Dava, fatura ve cari hesaba dayalı alacağın tahsili için davalı hakkında başlatılan icra takibine vaki itirazın İİK’nun 67.maddesi uyarınca iptali istemine ilişkindir.
Taraflar arasındaki ticari ilişki her iki tarafın kabulündedir. Söz konusu ticari ilişki nedeni ile davacı taraf takibe dayanak faturalar konusu malı teslim ettiğini iddia ettiğine ve davalı taraf da faturalar konusu malı teslim almadığını savunduğuna göre, davacı bu iddiasını (malın teslimini) kanıtlamak zorundadır. Salt fatura düzenlenmesi malın teslim edildiği anlamına gelmez. Ancak, takibe konu edilen faturalar davalı defterine kaydedilmiş veya vergi dairesi müdürlüğüne BA Formları ile davalı tarafından faturalar bildirilmiş ise faturalar kapsamındaki malların teslim alınmış olduğunun kabulü gerekir. Bu kapsamda yer almayan faturalar için ise kanıt yükü (yani mal teslimini kanıt yükü) yine takip alacaklısı davacıdadır. Diğer yandan, taraflar arasındaki hukuki ilişkinin kanıtlanması konusunda kanıt yükü kendisine ait olan tarafa HMK’nun 200.md gereğince kesin kanıtlarla kanıtlama zorunluluğu getirilmiş ise de; fatura konusu malın teslim edildiğinin tanıkla kanıtlanması olanaklıdır.

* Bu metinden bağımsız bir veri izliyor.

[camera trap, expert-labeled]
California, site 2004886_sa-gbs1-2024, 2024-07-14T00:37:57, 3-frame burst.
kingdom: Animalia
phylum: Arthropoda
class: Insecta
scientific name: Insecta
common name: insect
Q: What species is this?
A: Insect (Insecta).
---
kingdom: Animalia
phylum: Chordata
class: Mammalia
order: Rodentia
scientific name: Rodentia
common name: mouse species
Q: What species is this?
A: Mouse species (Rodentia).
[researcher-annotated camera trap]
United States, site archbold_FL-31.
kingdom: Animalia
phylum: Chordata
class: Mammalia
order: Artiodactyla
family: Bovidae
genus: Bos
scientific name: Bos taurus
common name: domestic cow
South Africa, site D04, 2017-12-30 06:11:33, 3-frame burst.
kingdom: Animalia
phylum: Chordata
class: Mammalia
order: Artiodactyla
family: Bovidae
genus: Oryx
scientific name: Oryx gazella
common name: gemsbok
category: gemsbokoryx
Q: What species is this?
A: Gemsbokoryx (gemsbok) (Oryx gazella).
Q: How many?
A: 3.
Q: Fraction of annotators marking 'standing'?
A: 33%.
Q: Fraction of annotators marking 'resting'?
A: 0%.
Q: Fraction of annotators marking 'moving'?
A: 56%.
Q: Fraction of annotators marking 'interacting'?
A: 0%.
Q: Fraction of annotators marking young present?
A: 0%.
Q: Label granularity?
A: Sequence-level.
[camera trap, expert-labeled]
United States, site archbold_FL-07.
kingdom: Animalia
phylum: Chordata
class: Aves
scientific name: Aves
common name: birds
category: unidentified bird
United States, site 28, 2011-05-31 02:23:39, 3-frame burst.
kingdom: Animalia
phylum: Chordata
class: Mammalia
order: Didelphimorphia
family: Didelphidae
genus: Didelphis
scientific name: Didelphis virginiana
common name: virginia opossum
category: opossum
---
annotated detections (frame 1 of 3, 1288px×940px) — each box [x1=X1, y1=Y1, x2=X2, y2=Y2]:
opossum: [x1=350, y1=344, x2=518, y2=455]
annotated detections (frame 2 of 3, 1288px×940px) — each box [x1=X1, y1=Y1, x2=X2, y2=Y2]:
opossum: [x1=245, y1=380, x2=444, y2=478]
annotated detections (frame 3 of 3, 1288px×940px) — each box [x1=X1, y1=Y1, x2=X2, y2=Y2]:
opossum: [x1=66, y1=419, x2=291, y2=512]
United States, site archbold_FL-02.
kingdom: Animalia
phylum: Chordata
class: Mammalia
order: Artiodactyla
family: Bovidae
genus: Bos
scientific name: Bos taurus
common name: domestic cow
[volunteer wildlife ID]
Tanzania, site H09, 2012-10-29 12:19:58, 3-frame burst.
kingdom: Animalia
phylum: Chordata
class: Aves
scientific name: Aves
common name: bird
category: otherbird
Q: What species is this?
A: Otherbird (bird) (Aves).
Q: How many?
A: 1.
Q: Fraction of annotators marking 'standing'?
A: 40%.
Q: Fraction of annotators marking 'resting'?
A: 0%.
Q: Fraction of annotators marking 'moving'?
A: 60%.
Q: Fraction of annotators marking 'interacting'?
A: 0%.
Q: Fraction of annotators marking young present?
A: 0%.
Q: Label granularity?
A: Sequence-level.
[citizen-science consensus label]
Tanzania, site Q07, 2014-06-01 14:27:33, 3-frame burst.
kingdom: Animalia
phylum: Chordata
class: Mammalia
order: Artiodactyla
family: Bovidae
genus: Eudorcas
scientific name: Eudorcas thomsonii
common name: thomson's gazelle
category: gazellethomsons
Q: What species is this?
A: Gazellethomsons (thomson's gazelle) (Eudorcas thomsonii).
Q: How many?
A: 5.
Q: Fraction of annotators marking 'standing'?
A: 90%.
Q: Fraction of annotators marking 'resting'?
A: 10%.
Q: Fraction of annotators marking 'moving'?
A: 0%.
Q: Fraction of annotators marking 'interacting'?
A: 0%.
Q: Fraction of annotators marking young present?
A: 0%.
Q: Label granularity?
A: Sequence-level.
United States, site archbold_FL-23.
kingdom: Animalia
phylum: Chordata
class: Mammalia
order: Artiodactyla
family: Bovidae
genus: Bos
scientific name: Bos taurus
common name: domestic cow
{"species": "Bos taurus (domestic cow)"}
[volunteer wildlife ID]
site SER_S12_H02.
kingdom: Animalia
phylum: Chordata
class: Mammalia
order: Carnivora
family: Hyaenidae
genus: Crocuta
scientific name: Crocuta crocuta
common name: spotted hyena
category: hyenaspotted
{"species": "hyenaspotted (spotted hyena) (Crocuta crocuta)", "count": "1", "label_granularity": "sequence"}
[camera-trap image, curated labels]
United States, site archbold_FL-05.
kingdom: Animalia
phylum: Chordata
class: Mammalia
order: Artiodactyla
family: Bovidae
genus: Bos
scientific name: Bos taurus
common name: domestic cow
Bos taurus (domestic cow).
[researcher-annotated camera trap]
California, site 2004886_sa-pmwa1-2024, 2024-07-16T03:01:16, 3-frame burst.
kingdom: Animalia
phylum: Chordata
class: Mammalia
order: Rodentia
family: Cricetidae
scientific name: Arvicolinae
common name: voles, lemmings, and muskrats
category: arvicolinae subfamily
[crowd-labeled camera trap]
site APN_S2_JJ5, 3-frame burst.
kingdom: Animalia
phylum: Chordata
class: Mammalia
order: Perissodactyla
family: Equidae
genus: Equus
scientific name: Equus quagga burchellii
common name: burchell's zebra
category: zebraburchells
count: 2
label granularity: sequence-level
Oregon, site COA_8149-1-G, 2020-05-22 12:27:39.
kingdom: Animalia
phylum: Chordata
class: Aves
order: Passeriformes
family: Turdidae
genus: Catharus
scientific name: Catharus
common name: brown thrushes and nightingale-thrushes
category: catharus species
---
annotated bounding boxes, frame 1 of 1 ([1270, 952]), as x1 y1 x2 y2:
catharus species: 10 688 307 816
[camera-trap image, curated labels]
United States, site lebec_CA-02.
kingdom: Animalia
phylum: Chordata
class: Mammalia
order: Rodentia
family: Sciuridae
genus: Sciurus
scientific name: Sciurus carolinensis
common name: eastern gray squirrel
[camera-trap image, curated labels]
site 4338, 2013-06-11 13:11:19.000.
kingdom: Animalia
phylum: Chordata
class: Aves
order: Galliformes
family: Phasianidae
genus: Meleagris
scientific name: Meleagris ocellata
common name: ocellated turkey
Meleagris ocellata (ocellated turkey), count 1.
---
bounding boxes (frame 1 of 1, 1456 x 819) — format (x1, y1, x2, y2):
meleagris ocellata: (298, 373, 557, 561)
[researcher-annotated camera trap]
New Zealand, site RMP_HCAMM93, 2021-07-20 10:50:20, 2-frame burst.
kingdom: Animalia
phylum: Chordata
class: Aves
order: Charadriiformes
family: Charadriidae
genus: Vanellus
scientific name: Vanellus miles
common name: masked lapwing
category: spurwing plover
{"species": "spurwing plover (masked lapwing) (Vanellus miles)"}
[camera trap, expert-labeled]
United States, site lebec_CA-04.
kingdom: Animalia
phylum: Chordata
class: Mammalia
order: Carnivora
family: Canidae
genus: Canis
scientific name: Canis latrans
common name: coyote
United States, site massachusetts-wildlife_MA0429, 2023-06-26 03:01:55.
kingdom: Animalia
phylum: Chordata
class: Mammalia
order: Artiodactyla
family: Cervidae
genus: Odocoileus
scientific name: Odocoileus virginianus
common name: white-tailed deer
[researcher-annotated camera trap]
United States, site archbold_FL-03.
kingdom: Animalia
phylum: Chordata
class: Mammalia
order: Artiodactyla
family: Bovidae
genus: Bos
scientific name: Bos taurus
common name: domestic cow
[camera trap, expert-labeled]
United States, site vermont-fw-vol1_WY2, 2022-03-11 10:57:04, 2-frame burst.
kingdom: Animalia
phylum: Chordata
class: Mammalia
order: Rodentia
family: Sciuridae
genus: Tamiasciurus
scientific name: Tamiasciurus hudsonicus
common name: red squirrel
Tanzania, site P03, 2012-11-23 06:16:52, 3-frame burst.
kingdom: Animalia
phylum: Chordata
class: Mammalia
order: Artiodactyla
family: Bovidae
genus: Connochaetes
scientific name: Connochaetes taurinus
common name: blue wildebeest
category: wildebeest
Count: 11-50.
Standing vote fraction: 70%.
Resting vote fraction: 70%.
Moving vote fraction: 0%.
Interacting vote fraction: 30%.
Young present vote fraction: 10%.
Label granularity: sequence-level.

Davanın, başlatılan takibin ve vaki kısmi itirazın niteliği gereği, takipte talep edilen alacağın varlığı ile miktarını kanıtlamak yükümlülüğü davacı tarafa aittir. Bu kapsamda, davacı tarafça bildirilen deliller toplanmış, faturaların dosya arasında olduğu görülmüştür. Uyuşmazlığın niteliği itibari ile çözümü özel ve teknik bilgiyi gerektirdiğinden bilirkişi raporu alınmasına karar verilerek, taraf ticari defter ve kayıtları, getirtilen-sunulan belgelerle birlikte dosya konusunda uzman bilirkişi mali müşavir…’e tevdi edilmiş, adı geçen bilirkişi tarafından düzenlenen 08/06/2017 tarihli bilirkişi raporunun dosya arasında olduğu görülmüştür.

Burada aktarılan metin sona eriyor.